▶ [EXERCISE INSTRUCTIONS]: Reproduce the stretch from the line containing "Looking at the photo, what" through the line containing "2.81 metres", replacing "cave wall texture" with "rock wall surface" and leaving everything else unchanged.

:::::

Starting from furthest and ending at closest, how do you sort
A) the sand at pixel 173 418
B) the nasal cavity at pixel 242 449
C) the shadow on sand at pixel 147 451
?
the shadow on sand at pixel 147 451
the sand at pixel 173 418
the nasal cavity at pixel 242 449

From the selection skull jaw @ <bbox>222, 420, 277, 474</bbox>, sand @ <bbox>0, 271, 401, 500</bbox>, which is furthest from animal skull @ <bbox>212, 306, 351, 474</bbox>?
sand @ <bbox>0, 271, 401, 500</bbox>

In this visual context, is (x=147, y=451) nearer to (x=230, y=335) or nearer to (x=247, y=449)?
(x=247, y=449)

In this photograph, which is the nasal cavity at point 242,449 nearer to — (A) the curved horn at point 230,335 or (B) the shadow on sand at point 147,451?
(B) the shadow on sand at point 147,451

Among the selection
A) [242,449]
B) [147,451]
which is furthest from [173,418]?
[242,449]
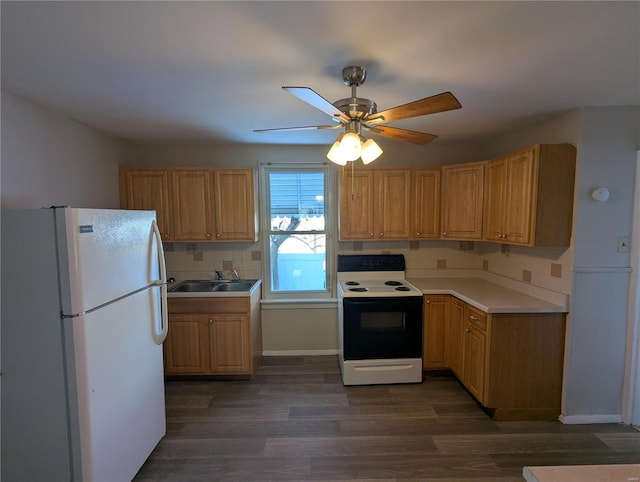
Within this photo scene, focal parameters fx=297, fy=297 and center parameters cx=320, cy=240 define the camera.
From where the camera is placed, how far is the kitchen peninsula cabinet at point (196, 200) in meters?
3.08

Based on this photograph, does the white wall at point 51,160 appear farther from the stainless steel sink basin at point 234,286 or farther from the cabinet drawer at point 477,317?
the cabinet drawer at point 477,317

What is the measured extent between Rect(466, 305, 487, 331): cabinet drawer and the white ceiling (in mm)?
1612

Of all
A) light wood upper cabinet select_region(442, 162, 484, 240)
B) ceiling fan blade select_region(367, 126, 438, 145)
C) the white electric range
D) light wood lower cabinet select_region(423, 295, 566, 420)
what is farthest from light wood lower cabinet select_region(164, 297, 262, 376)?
light wood upper cabinet select_region(442, 162, 484, 240)

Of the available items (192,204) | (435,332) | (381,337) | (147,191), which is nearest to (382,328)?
(381,337)

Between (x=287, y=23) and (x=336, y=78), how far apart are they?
1.78 feet

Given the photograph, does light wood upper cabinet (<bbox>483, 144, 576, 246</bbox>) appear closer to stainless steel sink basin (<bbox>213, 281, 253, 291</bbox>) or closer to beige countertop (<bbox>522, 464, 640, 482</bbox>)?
A: beige countertop (<bbox>522, 464, 640, 482</bbox>)

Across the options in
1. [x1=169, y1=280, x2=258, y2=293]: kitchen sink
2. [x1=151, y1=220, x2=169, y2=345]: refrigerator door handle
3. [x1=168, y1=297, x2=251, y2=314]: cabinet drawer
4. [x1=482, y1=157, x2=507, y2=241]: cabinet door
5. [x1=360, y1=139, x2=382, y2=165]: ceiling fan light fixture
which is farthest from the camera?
[x1=169, y1=280, x2=258, y2=293]: kitchen sink

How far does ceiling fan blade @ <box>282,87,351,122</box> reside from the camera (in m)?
1.22

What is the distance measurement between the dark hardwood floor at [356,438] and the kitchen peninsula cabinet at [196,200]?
1550 mm

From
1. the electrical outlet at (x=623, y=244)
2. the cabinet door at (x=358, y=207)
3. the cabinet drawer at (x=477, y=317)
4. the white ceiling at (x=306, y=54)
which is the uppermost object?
the white ceiling at (x=306, y=54)

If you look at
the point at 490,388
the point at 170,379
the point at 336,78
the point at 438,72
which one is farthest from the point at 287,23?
the point at 170,379

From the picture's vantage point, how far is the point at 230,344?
2.92m

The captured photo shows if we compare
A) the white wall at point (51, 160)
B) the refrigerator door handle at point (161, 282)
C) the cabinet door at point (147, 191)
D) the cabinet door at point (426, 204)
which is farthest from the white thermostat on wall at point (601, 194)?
the white wall at point (51, 160)

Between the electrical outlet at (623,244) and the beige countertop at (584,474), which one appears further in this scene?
the electrical outlet at (623,244)
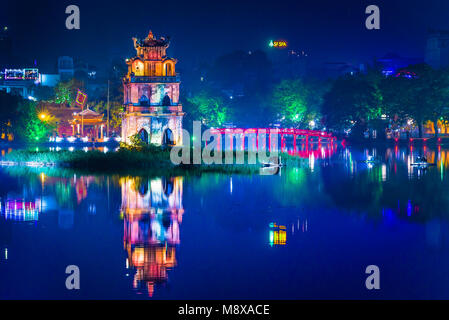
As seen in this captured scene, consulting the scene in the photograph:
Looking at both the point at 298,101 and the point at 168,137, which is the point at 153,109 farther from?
the point at 298,101

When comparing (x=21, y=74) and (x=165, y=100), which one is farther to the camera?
(x=21, y=74)

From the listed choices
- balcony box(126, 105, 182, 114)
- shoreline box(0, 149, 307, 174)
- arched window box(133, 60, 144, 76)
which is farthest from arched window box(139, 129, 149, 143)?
shoreline box(0, 149, 307, 174)

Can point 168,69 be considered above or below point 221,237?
above

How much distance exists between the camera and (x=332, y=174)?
47062 millimetres

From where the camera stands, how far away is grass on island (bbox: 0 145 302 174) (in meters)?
45.9

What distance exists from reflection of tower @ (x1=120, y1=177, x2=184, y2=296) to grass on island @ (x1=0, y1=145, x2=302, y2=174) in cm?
569

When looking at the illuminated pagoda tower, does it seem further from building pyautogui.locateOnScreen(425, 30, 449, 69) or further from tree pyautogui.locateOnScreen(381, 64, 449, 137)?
building pyautogui.locateOnScreen(425, 30, 449, 69)

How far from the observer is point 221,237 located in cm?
2467

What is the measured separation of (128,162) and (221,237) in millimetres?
23455

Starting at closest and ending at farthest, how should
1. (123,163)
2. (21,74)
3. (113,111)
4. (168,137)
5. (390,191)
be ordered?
1. (390,191)
2. (123,163)
3. (168,137)
4. (113,111)
5. (21,74)

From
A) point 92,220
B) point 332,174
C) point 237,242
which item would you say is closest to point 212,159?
point 332,174

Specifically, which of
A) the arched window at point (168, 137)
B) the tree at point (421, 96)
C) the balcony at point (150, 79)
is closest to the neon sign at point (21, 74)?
the balcony at point (150, 79)

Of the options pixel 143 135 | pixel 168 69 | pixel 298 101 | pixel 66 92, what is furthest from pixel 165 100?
pixel 298 101

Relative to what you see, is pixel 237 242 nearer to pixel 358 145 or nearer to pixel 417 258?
pixel 417 258
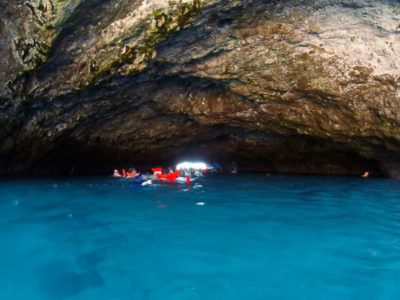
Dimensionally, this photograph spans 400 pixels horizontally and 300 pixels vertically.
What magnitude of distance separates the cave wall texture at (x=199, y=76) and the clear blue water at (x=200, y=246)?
9.22 feet

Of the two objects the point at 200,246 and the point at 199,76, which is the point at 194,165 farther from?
the point at 200,246

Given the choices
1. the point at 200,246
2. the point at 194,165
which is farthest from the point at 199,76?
the point at 194,165

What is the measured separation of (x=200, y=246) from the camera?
6594 millimetres

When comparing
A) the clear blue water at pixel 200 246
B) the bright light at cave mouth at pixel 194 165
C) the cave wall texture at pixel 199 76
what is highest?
the cave wall texture at pixel 199 76

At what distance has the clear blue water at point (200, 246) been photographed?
517 cm

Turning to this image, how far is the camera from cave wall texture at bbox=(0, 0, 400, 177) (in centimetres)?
966

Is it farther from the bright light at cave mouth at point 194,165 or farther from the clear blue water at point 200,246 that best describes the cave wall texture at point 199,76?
the clear blue water at point 200,246

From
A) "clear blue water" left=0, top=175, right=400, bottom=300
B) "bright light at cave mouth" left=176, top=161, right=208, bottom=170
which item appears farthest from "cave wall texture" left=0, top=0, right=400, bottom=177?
"clear blue water" left=0, top=175, right=400, bottom=300

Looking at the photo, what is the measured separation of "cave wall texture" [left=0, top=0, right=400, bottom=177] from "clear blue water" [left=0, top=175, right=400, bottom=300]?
2.81 metres

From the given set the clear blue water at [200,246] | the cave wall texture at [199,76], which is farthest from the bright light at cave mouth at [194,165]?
the clear blue water at [200,246]

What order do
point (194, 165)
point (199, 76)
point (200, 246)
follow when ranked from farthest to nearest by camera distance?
point (194, 165)
point (199, 76)
point (200, 246)

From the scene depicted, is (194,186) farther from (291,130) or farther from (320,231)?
(320,231)

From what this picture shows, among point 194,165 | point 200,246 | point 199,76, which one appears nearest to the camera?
point 200,246

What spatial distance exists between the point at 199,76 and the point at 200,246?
6.58 metres
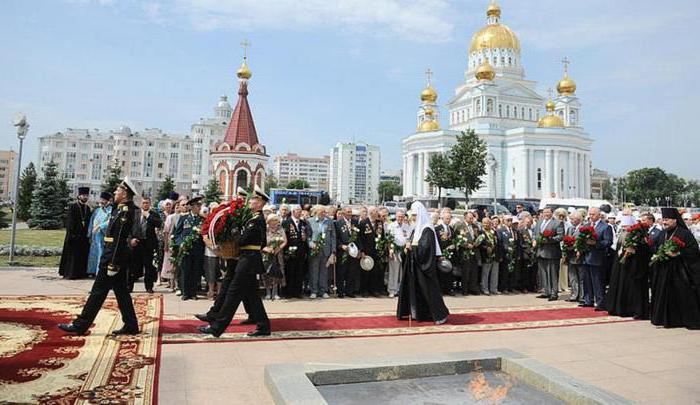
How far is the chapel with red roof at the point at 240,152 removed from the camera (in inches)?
1692

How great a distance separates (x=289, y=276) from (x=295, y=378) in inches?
230

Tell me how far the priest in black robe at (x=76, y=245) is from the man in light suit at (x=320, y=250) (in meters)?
5.78

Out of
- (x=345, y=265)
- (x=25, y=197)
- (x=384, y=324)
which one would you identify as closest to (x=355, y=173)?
(x=25, y=197)

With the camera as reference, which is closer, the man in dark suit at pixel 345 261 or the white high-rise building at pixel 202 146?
the man in dark suit at pixel 345 261

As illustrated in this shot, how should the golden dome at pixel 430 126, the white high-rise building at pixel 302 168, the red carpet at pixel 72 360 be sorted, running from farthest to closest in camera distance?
the white high-rise building at pixel 302 168, the golden dome at pixel 430 126, the red carpet at pixel 72 360

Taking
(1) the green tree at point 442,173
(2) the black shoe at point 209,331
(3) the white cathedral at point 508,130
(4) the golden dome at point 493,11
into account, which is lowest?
(2) the black shoe at point 209,331

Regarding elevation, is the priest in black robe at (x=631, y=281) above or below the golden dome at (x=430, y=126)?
below

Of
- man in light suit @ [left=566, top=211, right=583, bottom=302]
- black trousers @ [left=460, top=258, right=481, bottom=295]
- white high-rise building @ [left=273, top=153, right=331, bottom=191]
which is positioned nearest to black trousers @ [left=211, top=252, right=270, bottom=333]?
black trousers @ [left=460, top=258, right=481, bottom=295]

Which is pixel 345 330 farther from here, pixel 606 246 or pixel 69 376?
pixel 606 246

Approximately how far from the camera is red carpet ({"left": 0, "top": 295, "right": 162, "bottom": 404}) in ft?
13.1

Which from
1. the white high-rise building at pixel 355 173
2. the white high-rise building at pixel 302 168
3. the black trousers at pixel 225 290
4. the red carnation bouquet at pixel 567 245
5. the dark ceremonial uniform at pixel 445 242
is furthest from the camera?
the white high-rise building at pixel 302 168

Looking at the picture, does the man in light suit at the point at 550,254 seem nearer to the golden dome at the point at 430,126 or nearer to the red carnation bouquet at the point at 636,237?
the red carnation bouquet at the point at 636,237

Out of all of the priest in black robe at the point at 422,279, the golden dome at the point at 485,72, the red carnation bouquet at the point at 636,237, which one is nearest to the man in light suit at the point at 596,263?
the red carnation bouquet at the point at 636,237

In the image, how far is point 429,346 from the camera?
242 inches
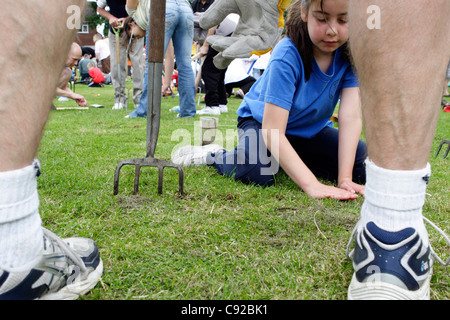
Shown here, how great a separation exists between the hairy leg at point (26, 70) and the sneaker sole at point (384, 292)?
778 mm

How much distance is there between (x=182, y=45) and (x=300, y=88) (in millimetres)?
3081

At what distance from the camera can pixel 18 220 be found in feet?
2.54

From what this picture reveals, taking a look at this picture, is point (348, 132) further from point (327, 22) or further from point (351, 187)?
point (327, 22)

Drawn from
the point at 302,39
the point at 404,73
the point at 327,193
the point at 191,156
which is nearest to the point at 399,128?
the point at 404,73

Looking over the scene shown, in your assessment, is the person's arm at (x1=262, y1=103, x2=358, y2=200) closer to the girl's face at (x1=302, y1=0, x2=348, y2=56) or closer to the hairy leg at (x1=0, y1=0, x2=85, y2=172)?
the girl's face at (x1=302, y1=0, x2=348, y2=56)

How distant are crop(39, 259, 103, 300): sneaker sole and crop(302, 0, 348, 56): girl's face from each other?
1421 mm

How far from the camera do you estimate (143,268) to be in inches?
42.1

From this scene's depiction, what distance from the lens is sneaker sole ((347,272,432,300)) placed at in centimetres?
84

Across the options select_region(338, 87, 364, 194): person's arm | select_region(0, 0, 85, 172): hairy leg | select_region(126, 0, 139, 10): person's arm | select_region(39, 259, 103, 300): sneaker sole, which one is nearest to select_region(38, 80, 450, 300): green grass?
select_region(39, 259, 103, 300): sneaker sole

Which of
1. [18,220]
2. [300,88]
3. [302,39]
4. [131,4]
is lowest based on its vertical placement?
[18,220]

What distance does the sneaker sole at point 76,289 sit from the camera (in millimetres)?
882

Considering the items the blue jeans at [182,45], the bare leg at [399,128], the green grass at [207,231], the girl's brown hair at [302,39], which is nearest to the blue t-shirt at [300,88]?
the girl's brown hair at [302,39]

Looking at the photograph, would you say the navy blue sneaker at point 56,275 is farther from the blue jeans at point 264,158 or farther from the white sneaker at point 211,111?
the white sneaker at point 211,111

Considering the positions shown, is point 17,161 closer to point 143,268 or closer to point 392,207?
point 143,268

:::::

▶ [SOLVED EXERCISE]:
Looking at the photo, what is the measured separation of "rock wall surface" [left=0, top=0, right=400, bottom=177] from "clear blue water" [left=0, top=175, right=400, bottom=300]?
2.81 metres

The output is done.